The students, however, weren’t the only people in attendance that reflected on their habits.

Justin Lipinski and Jill Pearson’s son, Hunter, was one of the actors in the scene Thursday who portrayed a deceased teen.

Lipinski said being a part of the display left him with a feeling of guilt.

"Everybody's guilty of it and you don’t literally think of it until it's too late and this really put it into perspective,” said Lipinski.

Pearson said they were prepared and warned prior to the demonstration about what the scene will look like.

She said despite knowing the images were fake, the message it sent was very real.

"I couldn't even imagine running up or getting that phone call that this could've happened to one of my children,” said Pearson.

For Terry Sorenson, the scenario is a reality.

His son, Phillip, was killed in 2012 when a distracted driver hit him on his motorcycle in Sioux Falls.

Sorenson said that even though the accident happened years ago, it still feels like “yesterday” to him and his wife.

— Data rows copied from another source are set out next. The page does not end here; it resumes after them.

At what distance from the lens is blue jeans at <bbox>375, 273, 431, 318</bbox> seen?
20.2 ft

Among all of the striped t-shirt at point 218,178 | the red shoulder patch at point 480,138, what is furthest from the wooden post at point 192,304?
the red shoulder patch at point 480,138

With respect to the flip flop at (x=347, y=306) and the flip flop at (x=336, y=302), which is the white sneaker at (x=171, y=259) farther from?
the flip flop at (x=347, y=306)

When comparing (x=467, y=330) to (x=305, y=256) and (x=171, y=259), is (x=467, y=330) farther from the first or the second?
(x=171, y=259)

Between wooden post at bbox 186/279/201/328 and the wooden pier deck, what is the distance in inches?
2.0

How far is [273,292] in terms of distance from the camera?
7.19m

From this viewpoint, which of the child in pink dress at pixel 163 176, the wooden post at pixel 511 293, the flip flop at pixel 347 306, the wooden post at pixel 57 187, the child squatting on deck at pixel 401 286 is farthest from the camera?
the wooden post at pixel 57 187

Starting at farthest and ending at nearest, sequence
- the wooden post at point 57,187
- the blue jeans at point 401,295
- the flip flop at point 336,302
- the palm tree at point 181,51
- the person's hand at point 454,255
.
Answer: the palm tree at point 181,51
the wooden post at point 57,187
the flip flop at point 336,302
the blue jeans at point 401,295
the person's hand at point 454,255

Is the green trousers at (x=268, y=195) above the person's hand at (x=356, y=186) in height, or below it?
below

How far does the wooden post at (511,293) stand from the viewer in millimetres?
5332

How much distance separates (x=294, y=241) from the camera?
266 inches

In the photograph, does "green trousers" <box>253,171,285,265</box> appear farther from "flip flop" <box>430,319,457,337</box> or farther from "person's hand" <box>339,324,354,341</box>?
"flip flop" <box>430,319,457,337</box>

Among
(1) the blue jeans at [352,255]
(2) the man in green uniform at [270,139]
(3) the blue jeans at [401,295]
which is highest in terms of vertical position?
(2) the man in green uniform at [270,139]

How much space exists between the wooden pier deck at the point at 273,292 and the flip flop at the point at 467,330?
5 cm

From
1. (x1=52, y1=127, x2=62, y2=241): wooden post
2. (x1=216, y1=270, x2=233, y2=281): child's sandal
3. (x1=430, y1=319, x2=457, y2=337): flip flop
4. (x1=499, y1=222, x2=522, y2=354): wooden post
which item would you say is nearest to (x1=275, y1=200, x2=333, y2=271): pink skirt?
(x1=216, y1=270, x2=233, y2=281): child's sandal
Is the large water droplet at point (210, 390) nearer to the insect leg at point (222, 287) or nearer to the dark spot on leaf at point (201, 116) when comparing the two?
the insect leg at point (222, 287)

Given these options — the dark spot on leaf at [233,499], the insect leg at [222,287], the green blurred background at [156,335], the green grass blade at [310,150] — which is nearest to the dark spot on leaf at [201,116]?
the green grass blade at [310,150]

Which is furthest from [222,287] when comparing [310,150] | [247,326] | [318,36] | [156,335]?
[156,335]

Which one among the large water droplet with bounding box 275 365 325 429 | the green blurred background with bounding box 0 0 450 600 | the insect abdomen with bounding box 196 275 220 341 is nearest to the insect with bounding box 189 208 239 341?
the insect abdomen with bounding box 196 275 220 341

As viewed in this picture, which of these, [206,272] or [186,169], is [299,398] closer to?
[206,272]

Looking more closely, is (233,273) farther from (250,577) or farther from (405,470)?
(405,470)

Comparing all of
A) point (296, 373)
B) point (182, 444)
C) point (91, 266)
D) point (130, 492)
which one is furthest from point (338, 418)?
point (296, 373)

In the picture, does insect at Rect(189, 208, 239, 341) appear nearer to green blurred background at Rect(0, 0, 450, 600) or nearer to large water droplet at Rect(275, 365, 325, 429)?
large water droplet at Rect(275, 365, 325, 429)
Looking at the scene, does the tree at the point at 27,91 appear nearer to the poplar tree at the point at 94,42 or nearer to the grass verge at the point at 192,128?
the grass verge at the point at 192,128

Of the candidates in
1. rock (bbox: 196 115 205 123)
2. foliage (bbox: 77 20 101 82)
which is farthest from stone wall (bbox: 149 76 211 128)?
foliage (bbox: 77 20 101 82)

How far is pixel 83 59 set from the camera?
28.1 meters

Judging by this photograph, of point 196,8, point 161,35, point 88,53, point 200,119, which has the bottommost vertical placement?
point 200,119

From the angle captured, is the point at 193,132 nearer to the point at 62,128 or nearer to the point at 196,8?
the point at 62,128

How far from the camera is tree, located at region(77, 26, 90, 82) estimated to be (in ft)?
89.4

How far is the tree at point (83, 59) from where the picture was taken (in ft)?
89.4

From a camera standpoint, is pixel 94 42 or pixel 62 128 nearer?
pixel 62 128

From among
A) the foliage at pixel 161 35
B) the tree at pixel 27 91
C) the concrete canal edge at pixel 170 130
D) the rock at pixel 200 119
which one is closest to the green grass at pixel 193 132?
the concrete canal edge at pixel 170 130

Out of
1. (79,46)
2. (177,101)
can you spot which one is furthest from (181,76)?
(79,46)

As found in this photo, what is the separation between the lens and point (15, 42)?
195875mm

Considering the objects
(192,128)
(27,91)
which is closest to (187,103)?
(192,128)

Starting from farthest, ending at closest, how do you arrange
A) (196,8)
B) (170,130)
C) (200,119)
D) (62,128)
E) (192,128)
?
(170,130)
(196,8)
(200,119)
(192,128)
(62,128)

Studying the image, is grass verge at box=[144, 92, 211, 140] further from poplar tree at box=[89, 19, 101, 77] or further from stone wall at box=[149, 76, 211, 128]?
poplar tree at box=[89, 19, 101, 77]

They now go across the state telling the story of their son to try and prevent it from happening to another family.

"Time doesn't heal that, you just learn how to cope with it and getting our message out to young people is our way of healing ourselves,” said Sorenson.

Sorenson said he believes the message to stop texting behind the wheel starts with parents.

Pearson said she will take what she saw Thursday for the rest of her life.

"Even driving here today, I was guilty of it. When I leave here today, I won’t do it,” said Pearson.

In honor of Phillip, the Sorensen family has a scholarship fund for business and marketing students at Southeast Tech.